Mr Maeresera added that leveraging the global demand for critical minerals like lithium and platinum could give Zimbabwe a comparative advantage in building reserves faster than many other countries in the region.

“The reserves framework the RBZ is setting up, if well-executed, can provide stability not just for ZiG but for the broader economic framework,” he said.

The RBZ is, however, not content with merely growing its stockpile; it is also rolling out a comprehensive gold reserves management framework.

Under the initiative, upgraded storage facilities will be complemented by cutting-edge, technology-based tracking systems, which will enhance both transparency and security.

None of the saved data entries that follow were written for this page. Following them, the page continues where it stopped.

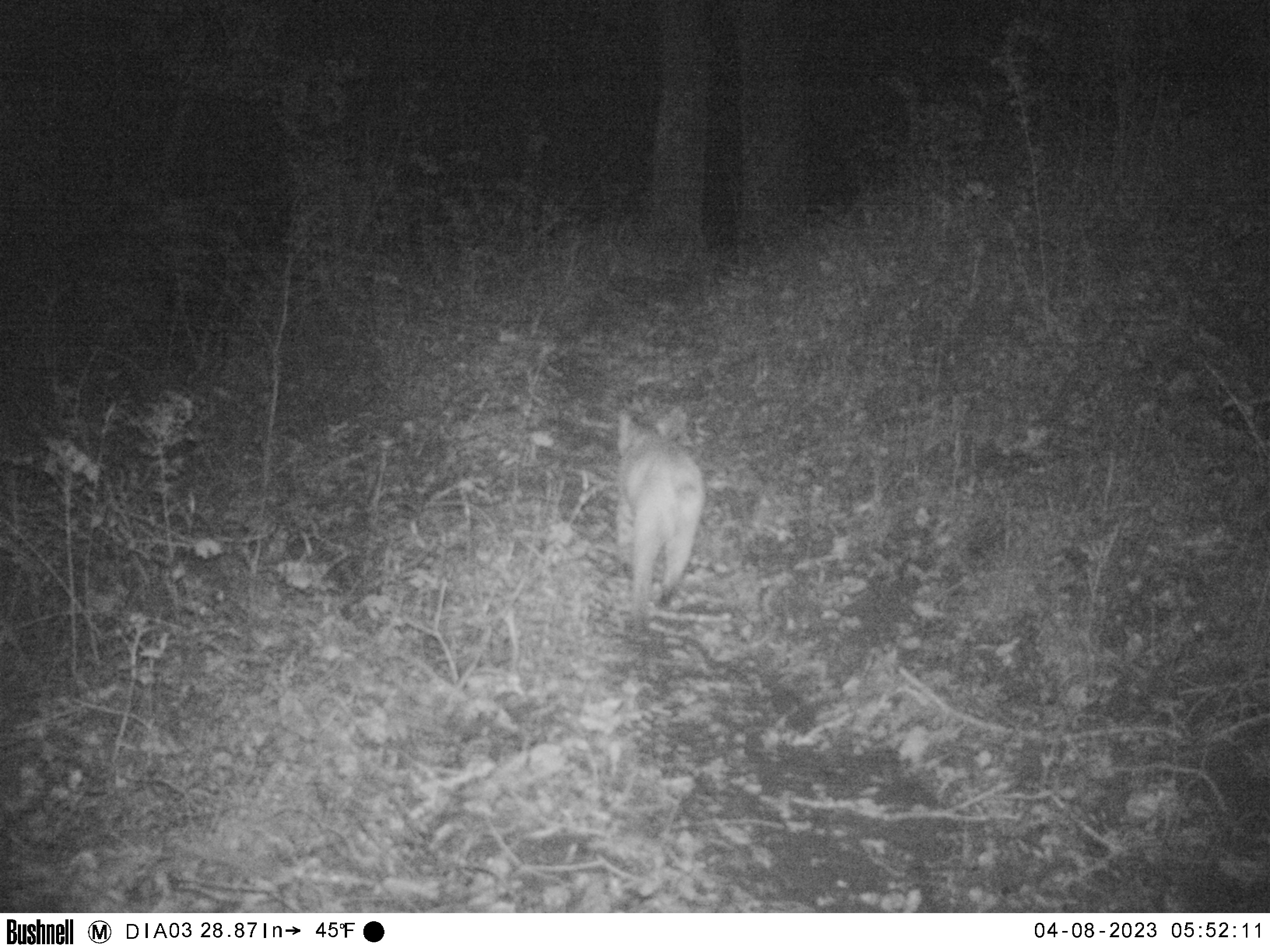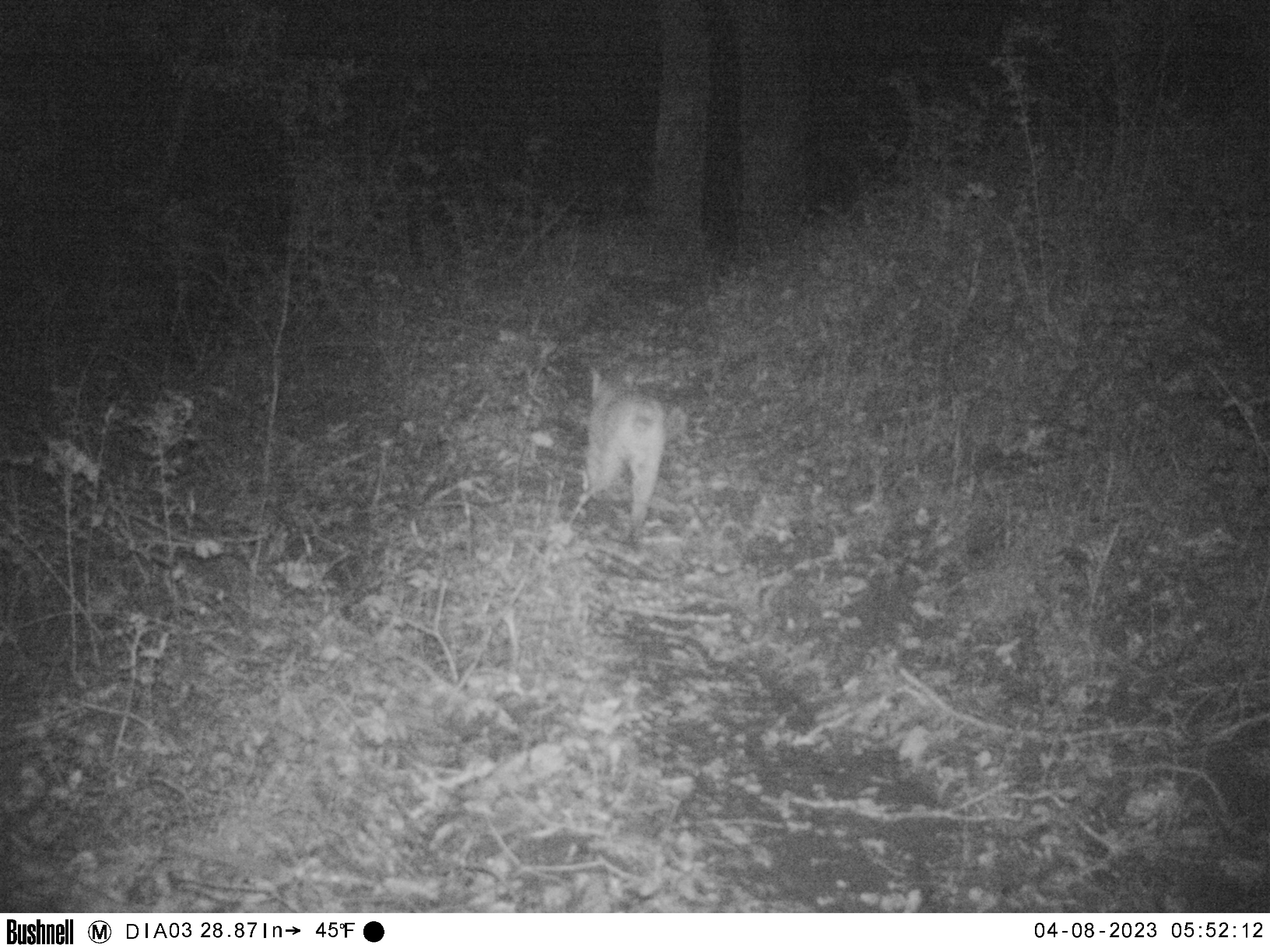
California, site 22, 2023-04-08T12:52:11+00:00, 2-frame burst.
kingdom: Animalia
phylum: Chordata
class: Mammalia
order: Carnivora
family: Felidae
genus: Lynx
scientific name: Lynx rufus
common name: bobcat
Bobcat (Lynx rufus).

“Our aim is not only to build reserves, but to safeguard them with world-class integrity measures,” Dr Mushayavanhu explained.

“We are developing appropriate technology-based gold tracking systems aimed at improving the integrity of the nation’s gold reserves.”

The RBZ’s vault model has garnered attention well beyond Zimbabwe’s borders.

Central banks from several Southern African Development Community (SADC) countries and further afield have visited Harare to study the RBZ’s gold-backed currency model.

At the same time, the RBZ is benchmarking its new reserves management framework against international standards.

It is leveraging internal capacities alongside global best practices, including guidance from the World Bank’s Reserves Advisory and Management Programme and fellow central banks in the region.

The bank’s gold mobilisation of five tonnes by year-end underscores the strategic importance of gold in providing credible backing for Zimbabwe’s monetary stability. This will also bolster the bank’s balance sheet.

Dr Mushayavanhu said the monetary authorities were “confident that the RBZ will achieve, and even surpass, our gold accumulation target by year-end.”

If successful, the RBZ will join a growing list of emerging market central banks that regard gold, not only as a store of value, but as a strategic hedge against global financial volatility.